[Data for this task]
## begin

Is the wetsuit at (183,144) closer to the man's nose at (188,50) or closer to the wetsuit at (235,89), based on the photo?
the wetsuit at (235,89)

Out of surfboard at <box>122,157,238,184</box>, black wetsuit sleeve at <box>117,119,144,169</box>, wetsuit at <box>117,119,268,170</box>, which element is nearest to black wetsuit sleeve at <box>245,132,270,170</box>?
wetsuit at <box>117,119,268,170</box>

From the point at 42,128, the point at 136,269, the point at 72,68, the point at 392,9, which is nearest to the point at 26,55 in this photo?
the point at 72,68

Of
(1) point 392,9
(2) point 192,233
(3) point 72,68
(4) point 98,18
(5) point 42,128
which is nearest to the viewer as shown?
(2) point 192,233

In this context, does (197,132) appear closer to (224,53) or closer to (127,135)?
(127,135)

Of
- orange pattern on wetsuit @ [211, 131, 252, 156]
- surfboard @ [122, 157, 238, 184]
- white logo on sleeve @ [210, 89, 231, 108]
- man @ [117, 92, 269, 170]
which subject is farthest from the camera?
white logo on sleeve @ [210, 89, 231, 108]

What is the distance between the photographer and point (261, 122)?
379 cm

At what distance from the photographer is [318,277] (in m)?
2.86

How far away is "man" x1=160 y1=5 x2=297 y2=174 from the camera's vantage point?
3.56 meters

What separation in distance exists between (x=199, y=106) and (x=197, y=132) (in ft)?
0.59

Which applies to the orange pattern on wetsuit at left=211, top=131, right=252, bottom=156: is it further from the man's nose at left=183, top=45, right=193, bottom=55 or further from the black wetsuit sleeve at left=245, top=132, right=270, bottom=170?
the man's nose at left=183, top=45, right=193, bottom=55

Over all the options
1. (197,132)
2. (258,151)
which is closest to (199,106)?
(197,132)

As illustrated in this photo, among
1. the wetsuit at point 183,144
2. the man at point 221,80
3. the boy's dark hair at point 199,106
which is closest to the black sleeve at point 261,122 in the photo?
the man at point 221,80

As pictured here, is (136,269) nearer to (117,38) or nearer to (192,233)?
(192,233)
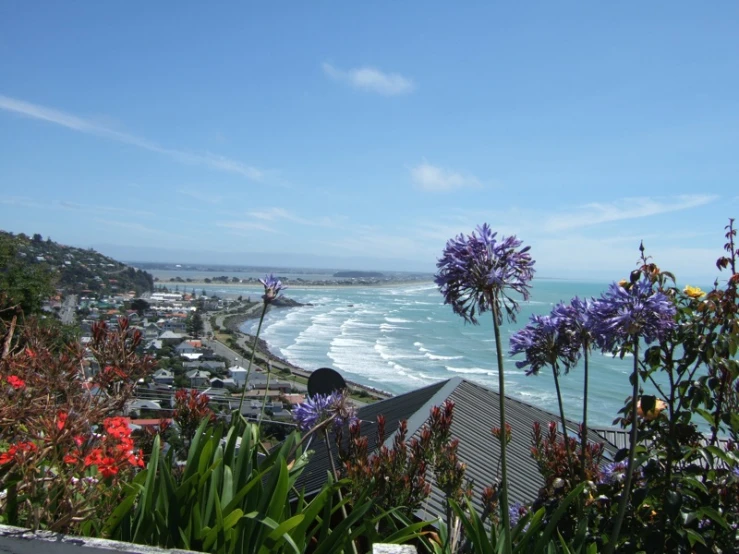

## end

[Goal] Reproduce all of the material above verbatim, leaving out the picture.

[Task solution]
Is the wetsuit at (183,144) closer to the man's nose at (188,50) or closer to the wetsuit at (235,89), based on the photo?
the wetsuit at (235,89)

Out of surfboard at <box>122,157,238,184</box>, black wetsuit sleeve at <box>117,119,144,169</box>, wetsuit at <box>117,119,268,170</box>, which element is nearest to black wetsuit sleeve at <box>245,132,270,170</box>?
wetsuit at <box>117,119,268,170</box>

From the point at 42,128, the point at 136,269, the point at 72,68, the point at 392,9, which is nearest to the point at 26,55 in this photo?
the point at 72,68

Of
(1) point 392,9
(2) point 192,233
(3) point 72,68
(4) point 98,18
(5) point 42,128
which is nearest to the viewer as shown?
(2) point 192,233

In this context, does (197,132) appear closer to (224,53) or closer to (127,135)?
(127,135)

Of
- orange pattern on wetsuit @ [211, 131, 252, 156]
- surfboard @ [122, 157, 238, 184]
- white logo on sleeve @ [210, 89, 231, 108]
- man @ [117, 92, 269, 170]
which subject is farthest from the camera?
white logo on sleeve @ [210, 89, 231, 108]

What is the distance between the photographer and point (261, 122)?
379 cm

At what distance from the photographer is [318,277] (in m)?
2.86

How far away is "man" x1=160 y1=5 x2=297 y2=174 from the camera's vantage point?
3.56 meters

What separation in distance exists between (x=199, y=106) and (x=197, y=132) (in ft)?
0.59

Which applies to the orange pattern on wetsuit at left=211, top=131, right=252, bottom=156: is it further from the man's nose at left=183, top=45, right=193, bottom=55 or further from the black wetsuit sleeve at left=245, top=132, right=270, bottom=170?
the man's nose at left=183, top=45, right=193, bottom=55

Over all the options
1. (197,132)
2. (258,151)
which is closest to (199,106)?
(197,132)

As illustrated in this photo, among
1. the wetsuit at point 183,144
2. the man at point 221,80
3. the boy's dark hair at point 199,106
which is closest to the black sleeve at point 261,122 in the photo?
the man at point 221,80

As pictured here, is (136,269) nearer to (117,38) or nearer to (192,233)?
(192,233)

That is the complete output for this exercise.